• [PAGE EXTRACT]:
----------------

I did look it over pretty carefully, but could not see a way to extract it without damaging the bulb.

There is a spot that looks slightly abraded, but I tried starting with a finger covering this part to see if there could be come sort of air leak. I did check carefully to see if there were any openings but did not see any. I spose I could rubber band a piece of a plastic bag over the bulb to make sure...


----------



## Rpeters123 (Oct 19, 2005)

*Hard starting OHH60*

I had the same problem with my cart. First park it in front of a tree for safety. Take air filter off and look in carb as you pump bulb 6 times. See if gas comes up pipe/nozzel. That will tell you if carb is clean. Hold throttle open and spray a little starting fluid into engine. Release throttle plate to closed position. Then pull cord but immmediatley push throttle plate open -above idle speed with your left hand - to keep it running. You will have to goose the throttle on carb to keep it running. The cart will want to go forward so that is why you parked it against at tree!! Let the engine warm up for 4 -5 mins while you hold the throttle above idle speed. Then you can adjust the idle speed allen head screw on carb so it idles at a speed that does not make the cart move forward. Once warmed up the Tec. engine will start no problem. The Tec 6 HP is a bugger to start unless you hold the throttle plate faster then idle speed.Good luck and tell the kids not to start it unless Dad is around again safety first!!

----------------

• [INFORMATION SUPPLIED]:
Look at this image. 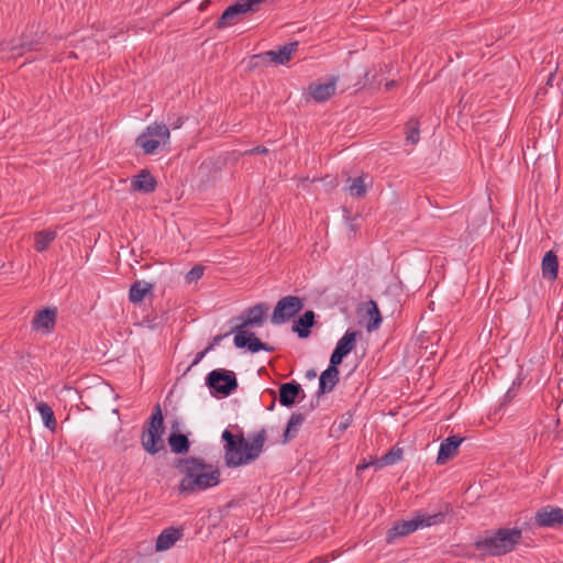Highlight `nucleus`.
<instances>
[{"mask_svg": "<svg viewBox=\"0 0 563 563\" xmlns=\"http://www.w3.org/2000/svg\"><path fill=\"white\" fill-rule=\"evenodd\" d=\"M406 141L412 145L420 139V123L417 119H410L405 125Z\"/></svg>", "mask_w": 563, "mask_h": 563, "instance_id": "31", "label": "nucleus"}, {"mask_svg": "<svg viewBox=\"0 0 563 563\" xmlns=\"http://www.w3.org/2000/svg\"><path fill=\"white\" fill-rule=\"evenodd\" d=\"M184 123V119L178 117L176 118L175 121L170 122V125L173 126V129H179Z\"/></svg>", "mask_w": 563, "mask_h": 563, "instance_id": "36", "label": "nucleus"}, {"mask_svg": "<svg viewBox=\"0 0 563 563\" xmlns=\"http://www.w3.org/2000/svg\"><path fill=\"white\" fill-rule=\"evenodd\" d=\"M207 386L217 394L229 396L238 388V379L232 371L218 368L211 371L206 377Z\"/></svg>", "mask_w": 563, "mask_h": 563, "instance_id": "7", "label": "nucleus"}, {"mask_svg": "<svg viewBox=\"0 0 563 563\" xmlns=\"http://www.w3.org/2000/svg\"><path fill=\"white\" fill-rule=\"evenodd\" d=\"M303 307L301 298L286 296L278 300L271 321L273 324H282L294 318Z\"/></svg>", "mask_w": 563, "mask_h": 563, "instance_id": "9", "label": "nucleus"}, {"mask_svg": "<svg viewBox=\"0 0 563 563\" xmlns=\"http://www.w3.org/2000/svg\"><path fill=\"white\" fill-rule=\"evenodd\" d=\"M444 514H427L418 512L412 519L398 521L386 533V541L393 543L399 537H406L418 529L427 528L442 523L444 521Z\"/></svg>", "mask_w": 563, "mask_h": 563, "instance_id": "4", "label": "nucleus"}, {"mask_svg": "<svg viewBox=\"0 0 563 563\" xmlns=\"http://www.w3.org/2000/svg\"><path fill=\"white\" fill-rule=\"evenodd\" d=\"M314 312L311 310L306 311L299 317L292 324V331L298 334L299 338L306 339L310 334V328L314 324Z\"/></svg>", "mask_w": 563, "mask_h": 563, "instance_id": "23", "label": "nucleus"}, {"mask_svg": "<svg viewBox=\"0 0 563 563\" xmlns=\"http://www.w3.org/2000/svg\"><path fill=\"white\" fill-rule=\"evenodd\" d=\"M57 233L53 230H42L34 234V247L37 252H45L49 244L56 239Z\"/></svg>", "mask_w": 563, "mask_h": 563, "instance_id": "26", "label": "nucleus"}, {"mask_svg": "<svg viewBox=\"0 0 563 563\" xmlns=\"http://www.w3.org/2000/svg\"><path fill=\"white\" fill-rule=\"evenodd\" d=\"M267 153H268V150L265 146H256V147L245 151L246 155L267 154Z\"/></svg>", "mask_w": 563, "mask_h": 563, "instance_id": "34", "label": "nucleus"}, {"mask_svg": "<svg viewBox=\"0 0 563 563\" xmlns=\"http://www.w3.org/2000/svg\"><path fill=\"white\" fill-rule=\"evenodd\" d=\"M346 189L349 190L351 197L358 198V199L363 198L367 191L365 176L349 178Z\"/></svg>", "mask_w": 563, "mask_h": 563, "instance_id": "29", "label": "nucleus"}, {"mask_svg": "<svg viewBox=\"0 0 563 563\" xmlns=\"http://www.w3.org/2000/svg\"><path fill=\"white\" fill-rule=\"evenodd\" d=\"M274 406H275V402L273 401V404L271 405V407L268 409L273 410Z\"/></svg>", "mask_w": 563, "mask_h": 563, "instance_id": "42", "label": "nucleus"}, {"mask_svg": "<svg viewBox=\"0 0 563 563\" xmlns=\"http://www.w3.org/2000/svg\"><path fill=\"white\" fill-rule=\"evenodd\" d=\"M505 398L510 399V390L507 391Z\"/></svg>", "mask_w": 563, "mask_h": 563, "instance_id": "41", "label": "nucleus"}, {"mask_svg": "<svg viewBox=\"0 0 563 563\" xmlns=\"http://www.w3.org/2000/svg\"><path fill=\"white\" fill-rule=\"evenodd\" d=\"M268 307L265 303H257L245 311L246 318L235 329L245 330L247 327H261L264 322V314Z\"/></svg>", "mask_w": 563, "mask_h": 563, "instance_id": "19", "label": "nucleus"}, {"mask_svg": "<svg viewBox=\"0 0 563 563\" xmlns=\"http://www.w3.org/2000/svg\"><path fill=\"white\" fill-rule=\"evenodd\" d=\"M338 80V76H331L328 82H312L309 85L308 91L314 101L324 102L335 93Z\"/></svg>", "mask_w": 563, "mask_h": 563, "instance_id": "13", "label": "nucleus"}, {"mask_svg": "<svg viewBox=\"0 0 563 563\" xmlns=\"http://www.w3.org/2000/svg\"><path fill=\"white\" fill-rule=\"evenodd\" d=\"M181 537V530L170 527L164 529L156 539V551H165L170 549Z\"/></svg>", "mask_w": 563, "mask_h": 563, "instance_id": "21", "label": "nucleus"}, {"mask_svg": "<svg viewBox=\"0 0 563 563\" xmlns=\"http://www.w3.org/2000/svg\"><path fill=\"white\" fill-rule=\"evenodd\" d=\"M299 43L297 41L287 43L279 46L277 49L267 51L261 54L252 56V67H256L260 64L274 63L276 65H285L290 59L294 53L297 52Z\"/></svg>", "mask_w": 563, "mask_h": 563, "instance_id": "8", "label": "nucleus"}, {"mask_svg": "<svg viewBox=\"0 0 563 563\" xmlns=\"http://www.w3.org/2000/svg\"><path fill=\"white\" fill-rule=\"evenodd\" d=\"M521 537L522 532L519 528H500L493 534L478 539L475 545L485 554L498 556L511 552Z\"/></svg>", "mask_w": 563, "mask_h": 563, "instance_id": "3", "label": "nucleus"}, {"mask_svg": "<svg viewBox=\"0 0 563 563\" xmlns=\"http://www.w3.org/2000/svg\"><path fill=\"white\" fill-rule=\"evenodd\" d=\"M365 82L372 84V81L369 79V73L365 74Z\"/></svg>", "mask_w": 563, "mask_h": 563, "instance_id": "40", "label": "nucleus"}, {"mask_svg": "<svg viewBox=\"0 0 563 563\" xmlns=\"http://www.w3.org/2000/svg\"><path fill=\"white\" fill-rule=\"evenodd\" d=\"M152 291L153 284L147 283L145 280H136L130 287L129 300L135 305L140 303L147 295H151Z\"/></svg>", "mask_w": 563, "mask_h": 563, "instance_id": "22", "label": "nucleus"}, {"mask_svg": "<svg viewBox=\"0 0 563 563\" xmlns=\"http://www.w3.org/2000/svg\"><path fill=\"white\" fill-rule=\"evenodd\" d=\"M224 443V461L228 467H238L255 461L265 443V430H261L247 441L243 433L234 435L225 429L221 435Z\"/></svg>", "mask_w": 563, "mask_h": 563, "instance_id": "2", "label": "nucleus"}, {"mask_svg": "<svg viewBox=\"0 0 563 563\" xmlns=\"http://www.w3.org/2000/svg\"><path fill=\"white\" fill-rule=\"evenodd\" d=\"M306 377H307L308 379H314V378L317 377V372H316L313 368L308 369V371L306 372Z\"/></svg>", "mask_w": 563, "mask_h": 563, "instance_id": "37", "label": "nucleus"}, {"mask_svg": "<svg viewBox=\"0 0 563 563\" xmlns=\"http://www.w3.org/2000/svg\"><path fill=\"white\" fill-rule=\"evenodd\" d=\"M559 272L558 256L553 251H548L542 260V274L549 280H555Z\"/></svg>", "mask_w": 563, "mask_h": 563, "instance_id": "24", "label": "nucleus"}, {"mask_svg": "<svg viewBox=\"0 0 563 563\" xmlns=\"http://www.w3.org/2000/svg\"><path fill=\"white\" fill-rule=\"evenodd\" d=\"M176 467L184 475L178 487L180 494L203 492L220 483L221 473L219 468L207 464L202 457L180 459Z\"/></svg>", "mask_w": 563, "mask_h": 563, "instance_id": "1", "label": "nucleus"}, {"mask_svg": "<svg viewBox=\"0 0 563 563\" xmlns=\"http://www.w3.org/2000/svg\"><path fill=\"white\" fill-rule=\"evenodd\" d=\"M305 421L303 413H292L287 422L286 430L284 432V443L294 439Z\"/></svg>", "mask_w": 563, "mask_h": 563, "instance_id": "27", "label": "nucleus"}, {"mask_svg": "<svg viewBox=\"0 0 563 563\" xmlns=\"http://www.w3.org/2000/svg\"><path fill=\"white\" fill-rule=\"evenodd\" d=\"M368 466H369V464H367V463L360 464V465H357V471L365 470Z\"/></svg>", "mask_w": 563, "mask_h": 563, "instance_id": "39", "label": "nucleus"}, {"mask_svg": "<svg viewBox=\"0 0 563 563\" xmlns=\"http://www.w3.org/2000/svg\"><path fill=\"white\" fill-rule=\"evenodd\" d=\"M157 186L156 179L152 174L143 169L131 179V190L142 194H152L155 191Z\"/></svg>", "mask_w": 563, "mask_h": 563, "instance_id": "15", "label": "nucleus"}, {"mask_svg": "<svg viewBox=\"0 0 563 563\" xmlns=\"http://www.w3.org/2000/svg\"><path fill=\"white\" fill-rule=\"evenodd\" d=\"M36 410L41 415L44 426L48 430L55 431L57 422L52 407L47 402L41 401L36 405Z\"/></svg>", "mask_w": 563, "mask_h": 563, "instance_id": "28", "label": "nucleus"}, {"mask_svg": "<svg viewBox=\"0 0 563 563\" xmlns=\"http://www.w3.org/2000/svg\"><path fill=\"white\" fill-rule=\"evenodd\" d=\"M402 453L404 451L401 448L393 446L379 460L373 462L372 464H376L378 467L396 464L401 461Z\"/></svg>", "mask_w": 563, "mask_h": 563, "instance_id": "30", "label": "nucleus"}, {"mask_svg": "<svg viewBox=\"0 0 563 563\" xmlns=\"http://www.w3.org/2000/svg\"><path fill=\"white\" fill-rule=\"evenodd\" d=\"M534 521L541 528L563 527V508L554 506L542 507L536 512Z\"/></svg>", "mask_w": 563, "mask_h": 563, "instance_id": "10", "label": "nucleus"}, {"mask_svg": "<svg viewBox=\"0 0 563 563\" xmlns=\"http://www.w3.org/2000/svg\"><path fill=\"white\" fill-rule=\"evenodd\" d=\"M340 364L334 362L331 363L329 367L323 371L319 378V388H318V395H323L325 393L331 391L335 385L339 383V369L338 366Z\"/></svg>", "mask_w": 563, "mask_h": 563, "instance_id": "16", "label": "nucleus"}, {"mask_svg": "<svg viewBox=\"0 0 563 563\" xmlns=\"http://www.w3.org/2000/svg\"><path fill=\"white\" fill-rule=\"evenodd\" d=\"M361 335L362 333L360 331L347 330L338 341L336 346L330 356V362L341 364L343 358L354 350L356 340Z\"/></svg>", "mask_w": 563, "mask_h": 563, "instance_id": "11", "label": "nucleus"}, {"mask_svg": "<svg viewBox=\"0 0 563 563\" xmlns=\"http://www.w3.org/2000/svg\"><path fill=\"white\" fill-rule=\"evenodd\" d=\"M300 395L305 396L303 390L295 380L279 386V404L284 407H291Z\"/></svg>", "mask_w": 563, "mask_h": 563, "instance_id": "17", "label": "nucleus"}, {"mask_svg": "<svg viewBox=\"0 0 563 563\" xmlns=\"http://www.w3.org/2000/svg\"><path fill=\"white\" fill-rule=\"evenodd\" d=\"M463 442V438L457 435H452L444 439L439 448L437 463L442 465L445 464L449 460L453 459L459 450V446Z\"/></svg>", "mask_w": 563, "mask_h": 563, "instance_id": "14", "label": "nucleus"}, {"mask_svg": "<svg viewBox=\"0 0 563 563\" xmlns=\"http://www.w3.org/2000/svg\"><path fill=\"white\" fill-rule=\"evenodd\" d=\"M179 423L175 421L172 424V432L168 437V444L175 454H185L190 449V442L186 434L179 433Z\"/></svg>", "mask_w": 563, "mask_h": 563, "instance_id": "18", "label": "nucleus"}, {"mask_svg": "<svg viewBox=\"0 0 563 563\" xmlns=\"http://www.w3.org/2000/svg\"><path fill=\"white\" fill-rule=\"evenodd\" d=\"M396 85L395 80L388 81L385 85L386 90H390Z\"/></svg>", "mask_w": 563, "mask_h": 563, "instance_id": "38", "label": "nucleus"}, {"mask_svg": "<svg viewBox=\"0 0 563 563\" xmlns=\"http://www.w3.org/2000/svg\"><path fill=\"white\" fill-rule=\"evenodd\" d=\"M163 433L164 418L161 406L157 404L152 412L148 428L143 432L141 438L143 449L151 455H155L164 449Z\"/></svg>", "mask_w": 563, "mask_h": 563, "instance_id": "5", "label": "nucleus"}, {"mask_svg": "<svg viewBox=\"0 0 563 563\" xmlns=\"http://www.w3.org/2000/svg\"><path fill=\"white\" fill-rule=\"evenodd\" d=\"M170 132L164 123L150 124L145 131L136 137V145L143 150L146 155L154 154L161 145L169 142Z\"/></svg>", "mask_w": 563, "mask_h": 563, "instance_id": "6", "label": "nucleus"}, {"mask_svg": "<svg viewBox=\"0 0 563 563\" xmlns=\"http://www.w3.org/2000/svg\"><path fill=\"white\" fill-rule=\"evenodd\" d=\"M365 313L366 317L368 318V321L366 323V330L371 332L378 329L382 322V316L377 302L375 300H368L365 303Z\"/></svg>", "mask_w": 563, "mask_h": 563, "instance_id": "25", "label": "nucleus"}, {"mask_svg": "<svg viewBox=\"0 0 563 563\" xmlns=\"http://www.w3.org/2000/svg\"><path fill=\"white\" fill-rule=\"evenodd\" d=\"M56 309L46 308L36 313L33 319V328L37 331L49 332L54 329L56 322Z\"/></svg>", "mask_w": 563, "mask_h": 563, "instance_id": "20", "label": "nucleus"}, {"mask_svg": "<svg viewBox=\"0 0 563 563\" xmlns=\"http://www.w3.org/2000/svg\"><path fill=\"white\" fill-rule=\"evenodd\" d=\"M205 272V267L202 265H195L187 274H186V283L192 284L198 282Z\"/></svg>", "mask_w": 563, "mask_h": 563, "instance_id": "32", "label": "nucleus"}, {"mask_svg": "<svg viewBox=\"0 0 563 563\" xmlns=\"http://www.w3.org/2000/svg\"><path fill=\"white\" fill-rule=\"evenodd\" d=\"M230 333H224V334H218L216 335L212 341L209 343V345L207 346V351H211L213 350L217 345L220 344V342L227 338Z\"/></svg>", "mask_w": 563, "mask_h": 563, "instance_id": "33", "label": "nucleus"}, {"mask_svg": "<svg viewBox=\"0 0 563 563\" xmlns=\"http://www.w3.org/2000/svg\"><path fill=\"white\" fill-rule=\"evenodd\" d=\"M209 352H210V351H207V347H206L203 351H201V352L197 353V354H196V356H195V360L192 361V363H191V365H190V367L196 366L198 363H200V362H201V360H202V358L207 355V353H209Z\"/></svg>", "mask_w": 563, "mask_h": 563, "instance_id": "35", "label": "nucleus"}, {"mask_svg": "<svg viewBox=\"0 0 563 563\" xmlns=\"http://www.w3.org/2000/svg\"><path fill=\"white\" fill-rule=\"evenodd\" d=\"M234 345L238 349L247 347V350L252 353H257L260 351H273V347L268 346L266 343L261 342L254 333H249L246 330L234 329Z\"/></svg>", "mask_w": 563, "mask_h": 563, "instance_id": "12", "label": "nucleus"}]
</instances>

----------------

• [YOUR TASKS]:
1. In the forum post on hard starting, how many times should the bulb be pumped while looking into the carb?
2. Write out everything in the forum post from "I did look it" down to "to make sure...", replacing "plastic bag" with "sandwich bag".
The material that comes after the forum text stands on its own and is separate from it.

• [ANSWERS BELOW]:
1. Six times.

2.
I did look it over pretty carefully, but could not see a way to extract it without damaging the bulb.

There is a spot that looks slightly abraded, but I tried starting with a finger covering this part to see if there could be come sort of air leak. I did check carefully to see if there were any openings but did not see any. I spose I could rubber band a piece of a sandwich bag over the bulb to make sure...